I promise I’m not going to go on and on about Firefly’s pilot, but there was so much that caught my eye worth writing about, that I am going to dive back in to the first half of “Serenity” to have a look at some relationship dynamics, how they are set-up and how some fantastically simple techniques are used to flesh them out quickly.
Kaylee and Simon have a very sweet back and forth throughout the whole series, cliché in some measures, but just wonderfully warm and fuzzy in others. The precocious fun-loving engineer from the bad side of the universes’ tracks, the socially awkward and constantly foot-in-mouth rich doctor, and this constant, almost refreshing, “When are they going to?” as opposed to “Will they/Won’t they?”
And it all starts in “Serenity”, from very unlikely beginnings. In the first half of the pilot, the two basically have just two proper interactions, before Simon is desperately using her stomach wound as a crutch to get himself and River to safety (if I was to point to a flaw in their growing relationship, it’s that they never really address what happened there between the two of them).
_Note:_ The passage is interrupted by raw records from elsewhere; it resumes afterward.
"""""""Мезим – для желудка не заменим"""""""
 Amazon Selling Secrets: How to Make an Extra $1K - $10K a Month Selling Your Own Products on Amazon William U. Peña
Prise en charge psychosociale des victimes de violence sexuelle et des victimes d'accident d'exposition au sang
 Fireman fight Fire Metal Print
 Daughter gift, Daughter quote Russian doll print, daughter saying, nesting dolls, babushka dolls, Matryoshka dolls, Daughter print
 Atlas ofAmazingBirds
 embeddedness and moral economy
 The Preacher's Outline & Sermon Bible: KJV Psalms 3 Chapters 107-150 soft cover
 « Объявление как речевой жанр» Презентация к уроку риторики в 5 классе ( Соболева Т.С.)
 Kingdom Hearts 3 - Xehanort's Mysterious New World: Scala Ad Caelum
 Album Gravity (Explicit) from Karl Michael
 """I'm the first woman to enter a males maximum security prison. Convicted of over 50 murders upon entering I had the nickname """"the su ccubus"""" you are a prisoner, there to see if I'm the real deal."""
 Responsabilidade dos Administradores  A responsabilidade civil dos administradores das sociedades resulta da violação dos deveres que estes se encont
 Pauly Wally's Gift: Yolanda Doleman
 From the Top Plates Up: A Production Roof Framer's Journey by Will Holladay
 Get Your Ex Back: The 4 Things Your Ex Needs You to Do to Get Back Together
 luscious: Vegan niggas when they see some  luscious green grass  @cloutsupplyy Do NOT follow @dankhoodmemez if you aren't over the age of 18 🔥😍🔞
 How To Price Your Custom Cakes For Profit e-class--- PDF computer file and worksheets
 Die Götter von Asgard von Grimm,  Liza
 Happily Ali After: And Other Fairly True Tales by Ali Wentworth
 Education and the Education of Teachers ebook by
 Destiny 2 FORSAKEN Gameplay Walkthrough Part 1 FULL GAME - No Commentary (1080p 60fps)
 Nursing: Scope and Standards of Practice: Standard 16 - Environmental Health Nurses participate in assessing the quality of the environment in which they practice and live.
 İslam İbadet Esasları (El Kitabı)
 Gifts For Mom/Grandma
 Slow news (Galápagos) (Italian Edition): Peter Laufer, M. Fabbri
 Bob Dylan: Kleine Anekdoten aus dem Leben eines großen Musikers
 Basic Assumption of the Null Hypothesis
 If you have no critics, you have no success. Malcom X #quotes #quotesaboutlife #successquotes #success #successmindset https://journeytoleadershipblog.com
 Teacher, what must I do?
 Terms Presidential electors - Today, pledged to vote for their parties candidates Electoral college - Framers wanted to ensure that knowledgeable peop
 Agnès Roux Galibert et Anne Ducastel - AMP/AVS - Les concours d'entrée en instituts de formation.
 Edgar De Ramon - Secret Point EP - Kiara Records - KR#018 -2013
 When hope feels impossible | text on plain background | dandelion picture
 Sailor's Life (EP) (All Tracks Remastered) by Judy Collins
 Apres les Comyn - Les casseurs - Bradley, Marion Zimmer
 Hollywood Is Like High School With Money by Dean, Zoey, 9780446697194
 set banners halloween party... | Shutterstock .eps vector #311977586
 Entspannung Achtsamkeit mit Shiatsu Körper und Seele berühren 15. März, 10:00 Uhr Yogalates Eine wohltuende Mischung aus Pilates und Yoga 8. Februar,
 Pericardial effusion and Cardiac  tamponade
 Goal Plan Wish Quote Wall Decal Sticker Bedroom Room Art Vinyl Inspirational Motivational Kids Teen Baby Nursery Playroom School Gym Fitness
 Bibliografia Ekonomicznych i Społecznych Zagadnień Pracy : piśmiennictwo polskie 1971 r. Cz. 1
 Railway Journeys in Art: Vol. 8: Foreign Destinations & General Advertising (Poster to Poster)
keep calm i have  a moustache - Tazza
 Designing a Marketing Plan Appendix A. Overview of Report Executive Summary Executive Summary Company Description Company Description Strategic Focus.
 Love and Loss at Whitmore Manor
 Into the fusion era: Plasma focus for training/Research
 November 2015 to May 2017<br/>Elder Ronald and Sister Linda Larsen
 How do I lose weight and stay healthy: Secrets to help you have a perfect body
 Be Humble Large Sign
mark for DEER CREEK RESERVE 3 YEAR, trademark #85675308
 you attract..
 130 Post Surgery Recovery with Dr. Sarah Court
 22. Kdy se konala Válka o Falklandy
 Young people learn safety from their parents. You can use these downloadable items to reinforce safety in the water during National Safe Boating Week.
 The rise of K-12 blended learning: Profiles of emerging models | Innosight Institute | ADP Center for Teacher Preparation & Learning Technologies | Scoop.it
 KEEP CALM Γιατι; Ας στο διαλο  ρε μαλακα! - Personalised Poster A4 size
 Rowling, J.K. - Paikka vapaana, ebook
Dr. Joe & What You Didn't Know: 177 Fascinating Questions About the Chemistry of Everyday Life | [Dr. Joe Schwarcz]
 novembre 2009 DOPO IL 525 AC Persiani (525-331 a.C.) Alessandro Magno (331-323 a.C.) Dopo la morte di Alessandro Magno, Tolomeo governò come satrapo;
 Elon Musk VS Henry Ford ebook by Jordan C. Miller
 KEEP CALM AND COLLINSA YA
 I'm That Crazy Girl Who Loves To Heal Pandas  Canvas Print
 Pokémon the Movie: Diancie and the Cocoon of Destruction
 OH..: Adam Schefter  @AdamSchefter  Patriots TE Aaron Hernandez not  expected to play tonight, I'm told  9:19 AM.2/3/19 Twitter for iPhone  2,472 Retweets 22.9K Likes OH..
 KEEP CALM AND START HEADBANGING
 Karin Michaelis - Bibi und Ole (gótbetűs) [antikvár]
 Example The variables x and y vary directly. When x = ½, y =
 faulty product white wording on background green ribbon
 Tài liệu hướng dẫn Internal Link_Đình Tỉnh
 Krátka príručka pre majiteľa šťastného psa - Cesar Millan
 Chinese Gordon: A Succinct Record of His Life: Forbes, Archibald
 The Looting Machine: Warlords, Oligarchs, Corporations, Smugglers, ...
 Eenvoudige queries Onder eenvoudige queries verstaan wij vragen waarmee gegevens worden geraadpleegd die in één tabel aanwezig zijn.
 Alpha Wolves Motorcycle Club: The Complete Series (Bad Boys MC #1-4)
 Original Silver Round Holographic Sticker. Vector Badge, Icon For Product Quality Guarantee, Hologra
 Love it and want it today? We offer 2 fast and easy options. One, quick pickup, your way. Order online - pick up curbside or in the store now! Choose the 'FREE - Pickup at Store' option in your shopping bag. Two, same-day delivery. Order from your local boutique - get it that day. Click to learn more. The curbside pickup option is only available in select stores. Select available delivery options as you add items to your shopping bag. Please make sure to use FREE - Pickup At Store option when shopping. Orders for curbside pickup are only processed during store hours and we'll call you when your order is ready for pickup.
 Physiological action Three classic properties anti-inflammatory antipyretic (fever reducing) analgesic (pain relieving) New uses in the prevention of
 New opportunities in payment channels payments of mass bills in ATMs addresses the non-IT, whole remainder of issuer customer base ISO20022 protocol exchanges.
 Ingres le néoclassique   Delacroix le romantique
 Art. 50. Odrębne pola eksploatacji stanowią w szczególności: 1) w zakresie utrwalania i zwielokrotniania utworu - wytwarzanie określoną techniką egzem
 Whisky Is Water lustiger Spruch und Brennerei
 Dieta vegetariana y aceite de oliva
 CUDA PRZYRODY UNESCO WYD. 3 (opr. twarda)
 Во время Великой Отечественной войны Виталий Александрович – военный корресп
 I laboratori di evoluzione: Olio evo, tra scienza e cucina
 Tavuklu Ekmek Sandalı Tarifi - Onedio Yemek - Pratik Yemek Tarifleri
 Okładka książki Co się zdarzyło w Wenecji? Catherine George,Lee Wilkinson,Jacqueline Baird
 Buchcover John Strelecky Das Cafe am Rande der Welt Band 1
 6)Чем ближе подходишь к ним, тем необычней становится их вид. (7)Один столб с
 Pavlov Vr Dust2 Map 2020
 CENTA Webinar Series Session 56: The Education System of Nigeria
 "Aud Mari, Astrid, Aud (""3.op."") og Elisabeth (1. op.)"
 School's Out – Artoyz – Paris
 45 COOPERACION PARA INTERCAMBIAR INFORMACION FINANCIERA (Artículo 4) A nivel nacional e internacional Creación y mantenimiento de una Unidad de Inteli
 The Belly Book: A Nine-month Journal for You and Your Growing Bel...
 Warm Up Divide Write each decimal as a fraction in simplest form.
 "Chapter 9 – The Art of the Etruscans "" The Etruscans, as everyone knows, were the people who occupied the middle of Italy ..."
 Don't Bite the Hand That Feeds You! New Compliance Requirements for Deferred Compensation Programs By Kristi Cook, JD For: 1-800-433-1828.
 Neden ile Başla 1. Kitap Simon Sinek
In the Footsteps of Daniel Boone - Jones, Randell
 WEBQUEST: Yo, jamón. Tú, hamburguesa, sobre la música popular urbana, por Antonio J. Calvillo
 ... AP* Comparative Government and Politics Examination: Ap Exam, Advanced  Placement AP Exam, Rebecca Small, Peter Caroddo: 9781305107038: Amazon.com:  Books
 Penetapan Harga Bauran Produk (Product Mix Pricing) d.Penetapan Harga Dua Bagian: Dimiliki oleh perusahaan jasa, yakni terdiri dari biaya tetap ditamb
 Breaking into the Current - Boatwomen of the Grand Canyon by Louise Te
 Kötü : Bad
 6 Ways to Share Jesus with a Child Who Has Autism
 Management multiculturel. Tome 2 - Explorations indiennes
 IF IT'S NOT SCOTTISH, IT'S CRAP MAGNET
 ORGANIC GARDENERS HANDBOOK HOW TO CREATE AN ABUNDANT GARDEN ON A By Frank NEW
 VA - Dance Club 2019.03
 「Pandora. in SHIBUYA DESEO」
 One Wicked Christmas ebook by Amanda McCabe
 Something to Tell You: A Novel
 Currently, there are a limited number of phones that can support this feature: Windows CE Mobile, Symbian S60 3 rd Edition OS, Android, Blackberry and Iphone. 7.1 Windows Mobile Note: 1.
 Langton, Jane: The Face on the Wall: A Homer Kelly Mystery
The first is in Simon’s opening scene. As I mentioned before, it’s framed with Simon, a quiet and mysterious man, well-dressed and looking very out of place, staring across at Malcolm Reynolds, with Kaylee right in the middle of them, foreshadowing the conflict later. Kaylee is, naturally, unfailingly polite in her introductions. In terms of her relationship with Simon though, it’s marked by a wistful smile she gives him as he walks away. It’s clear she likes him, and why wouldn’t she, this attractive looking guy, and this also introduces us to Kaylee’s more outwardly obvious manner when it comes to the opposite sex. Whedon revisited the whole moment for the film, and it was accomplished even more brilliantly there, with Jewel Staite injecting some serious wistfulness into the moment at its conclusion.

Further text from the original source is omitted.